Eu já discuti isto noutros blogues, mas continuo sem perceber o filme. Por exemplo:

a) A chinesa esteve ou não envolvida no acidente de automóvel? Ou foi apenas um caso de infidelidade com o marido da protagonista?

b) E se a chinesa não esteve envolvida, porque é que a protagonista reagiu daquela maneira no final? E porque é que ela não compareceu no hospital (facto que é referido duas ou três vezes no filme)?

c) Não será que a chinesa está inocente e que foi tudo uma mentira inventada pela gaja que ela matou acidentalmente?

gonn1000 disse...

a) No acidente de automóvel??? Nem me passou pela cabeça, julgo que não :S

b) Tendo em conta que ela descobriu que foi simultaneamente traída pelo marido e pela amiga, juntando a isso o ambiente hostil e as peripécias por que passou, a reacção dela até foi compreensível (sim, achei extremista e não a aprovo, mas creio que se estivessem as duas a conversar à mesa num café ela não reagiria assim, obviamente). Presumo que a chinesa não foi ao hospital porque também estava a sofrer pela morte do amante e provavelmente sentir-se-ia mal ao ter de encarar e confortar a loira.

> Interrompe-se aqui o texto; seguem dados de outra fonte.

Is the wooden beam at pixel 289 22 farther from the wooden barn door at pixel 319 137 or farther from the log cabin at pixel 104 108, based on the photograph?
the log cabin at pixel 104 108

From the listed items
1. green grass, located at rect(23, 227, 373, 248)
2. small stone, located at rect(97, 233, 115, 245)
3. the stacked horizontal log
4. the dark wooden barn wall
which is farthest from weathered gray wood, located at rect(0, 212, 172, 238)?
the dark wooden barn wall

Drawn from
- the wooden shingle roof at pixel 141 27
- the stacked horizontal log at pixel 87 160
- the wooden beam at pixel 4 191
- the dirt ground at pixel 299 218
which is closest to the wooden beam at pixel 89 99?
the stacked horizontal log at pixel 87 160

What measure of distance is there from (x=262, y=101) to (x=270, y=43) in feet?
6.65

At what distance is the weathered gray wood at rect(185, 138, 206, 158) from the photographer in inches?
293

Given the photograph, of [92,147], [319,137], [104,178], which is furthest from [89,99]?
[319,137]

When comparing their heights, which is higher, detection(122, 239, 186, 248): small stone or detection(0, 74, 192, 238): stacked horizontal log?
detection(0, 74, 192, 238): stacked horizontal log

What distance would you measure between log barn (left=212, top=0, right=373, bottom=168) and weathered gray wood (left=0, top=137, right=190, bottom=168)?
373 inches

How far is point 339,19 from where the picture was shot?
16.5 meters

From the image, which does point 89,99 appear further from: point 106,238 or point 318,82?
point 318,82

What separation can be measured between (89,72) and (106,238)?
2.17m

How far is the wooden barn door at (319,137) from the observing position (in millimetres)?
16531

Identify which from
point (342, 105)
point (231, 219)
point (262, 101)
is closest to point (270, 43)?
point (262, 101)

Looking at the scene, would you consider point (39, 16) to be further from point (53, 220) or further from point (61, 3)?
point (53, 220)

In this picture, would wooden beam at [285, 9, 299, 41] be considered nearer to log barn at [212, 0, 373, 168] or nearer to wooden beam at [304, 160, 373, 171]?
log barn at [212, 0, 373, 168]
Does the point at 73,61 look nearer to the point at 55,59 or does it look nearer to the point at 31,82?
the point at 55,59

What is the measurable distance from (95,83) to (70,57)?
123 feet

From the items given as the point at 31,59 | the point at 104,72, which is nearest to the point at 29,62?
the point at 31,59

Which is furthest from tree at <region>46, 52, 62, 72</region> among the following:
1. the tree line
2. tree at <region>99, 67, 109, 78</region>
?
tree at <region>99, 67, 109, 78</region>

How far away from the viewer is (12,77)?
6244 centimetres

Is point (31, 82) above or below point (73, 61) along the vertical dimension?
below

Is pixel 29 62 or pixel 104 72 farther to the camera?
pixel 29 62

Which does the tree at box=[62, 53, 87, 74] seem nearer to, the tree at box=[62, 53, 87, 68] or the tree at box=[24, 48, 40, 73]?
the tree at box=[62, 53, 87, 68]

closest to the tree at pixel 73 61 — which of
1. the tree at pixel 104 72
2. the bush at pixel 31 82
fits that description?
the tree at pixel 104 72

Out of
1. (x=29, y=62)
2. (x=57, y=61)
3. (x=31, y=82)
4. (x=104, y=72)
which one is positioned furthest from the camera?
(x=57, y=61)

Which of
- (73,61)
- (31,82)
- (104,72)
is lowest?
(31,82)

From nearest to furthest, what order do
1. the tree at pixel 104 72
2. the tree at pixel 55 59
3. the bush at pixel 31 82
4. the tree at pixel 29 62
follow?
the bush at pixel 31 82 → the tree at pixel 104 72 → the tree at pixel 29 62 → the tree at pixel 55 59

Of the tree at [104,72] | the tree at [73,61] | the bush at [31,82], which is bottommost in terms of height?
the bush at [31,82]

c) Duvido, porque ao início do filme (SPOLIERS!!!) nota-se uma tensão estranha entre a chinesa e o marido da loira, e a meio do filme a chinesa diz que a loira não foi a única a perder algo naquele acidente.

Anónimo disse...

É sim 1 viagem absolutamente memorável, logo, decididamente 1 dos melhores filmes de terror dos últimos anos e, 1 dos meus preferiods de sempre. Axo k me decido pelo 9/10. Cenas de 1 carga arrepiante bem fortes e 1 cosntrução minuciosa no gerir de 1 tensão cresecente e de certa maneira apaixonante. Quando acabei de vê-lo pensei no Prince of Darkness do Carpenter, outro de terror de impacto fortissimo(ainda 1 pco mais k este), mas esta Descida é sim 1 imperdível obra de 1 categoria respeitavelmente impressionante. E mais não digo a não ser: Bela crítica e cumps!

gonn1000 disse...

Bem, isso é que é devoção...
Não gostei assim tanto, acho que algumas personagens poderiam ter tido um maior desenvolvimento e o desenlace não me conquistou por completo, mas é um filme que mete respeito :)

Anónimo disse...

Olha Gonçalo, quanto ao desenlace, matutei 1 bocado quanto a ele, matutei coisas pessoais e mais sei lá o quê, e doume a retirar 1 certa noção metafísica que bebe 1 bocado da afirmação do Bertold Brecht k acho ter 1 fundo de verdade(ou até 1 bocado mais k isso): "As histórias que se percebem é porque são mal contadas". Acho que só te consigo dizer que o momento de visualização do final carregou boa emoção tal como os outros e até acho que ficou... bem. Simplesmente, conseguiu "acertar" no filme, embora de forma mt unconventional. Eu sei lá que diga, é 1 grande filme! Já o final do Prince of Darkness tem características semelhantes mas 1 enquadramento absoluta e insofismavelmente superior. Hasta!

gonn1000 disse...

Não achei que o final fosse mau, apenas que poderia ter sido melhor, mas vejo que contigo isso não aconteceu e ainda bem.